In a briefing before the ETS was released, the administration attempted to head off legal arguments against the rule by saying the Occupational Safety and Health Act of 1970 “gives OSHA the authority to act quickly in an emergency where the agency finds that workers are subjected to a grave danger and a new standard is necessary to protect them.”

The briefing also addressed how the administration maintains that the ETS “preempts states, and political subdivisions of states, from adopting and enforcing workplace requirements relating to these issues, except under the authority of a federally approved state plan.”

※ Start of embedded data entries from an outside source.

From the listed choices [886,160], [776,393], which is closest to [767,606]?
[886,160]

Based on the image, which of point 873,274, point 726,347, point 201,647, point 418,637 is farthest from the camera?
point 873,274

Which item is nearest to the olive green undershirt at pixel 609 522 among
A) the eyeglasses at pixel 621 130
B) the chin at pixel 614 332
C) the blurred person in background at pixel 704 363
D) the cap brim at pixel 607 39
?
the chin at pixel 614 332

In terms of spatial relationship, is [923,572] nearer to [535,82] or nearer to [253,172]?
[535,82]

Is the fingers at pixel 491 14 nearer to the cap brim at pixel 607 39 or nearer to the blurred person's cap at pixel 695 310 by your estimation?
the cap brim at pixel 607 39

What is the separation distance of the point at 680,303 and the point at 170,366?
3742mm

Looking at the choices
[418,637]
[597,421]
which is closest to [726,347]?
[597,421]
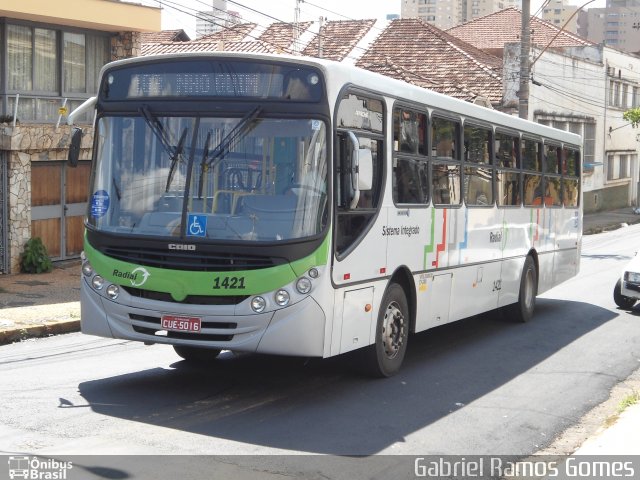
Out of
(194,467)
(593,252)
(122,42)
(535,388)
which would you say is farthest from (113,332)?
(593,252)

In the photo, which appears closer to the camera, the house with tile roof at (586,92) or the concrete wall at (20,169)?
the concrete wall at (20,169)

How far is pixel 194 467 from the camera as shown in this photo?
6934 mm

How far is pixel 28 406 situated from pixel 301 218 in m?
2.72

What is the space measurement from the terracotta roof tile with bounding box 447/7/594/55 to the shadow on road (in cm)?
4423

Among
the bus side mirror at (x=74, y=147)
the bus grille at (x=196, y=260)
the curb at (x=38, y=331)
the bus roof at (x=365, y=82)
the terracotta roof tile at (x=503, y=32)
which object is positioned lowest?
the curb at (x=38, y=331)

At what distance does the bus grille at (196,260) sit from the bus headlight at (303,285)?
22 centimetres

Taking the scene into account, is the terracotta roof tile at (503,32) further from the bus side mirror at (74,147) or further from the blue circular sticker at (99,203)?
the blue circular sticker at (99,203)

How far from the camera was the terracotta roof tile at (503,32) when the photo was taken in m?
55.2

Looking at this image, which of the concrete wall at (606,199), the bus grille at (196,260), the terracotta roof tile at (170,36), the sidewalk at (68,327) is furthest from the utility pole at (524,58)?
the terracotta roof tile at (170,36)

Regimbal says a footnote in the ETS and the FAQs says the ETS doesn’t apply to state and local government employers in states without state plans because state and local government employers and employees are exempt from OSHA coverage.

“However, in states with OSHA-approved state plans, those states must adopt requirements at least as effective as those in the ETS,” Regimbal notes. “It is expected some such states may seek to challenge the ETS in the courts.”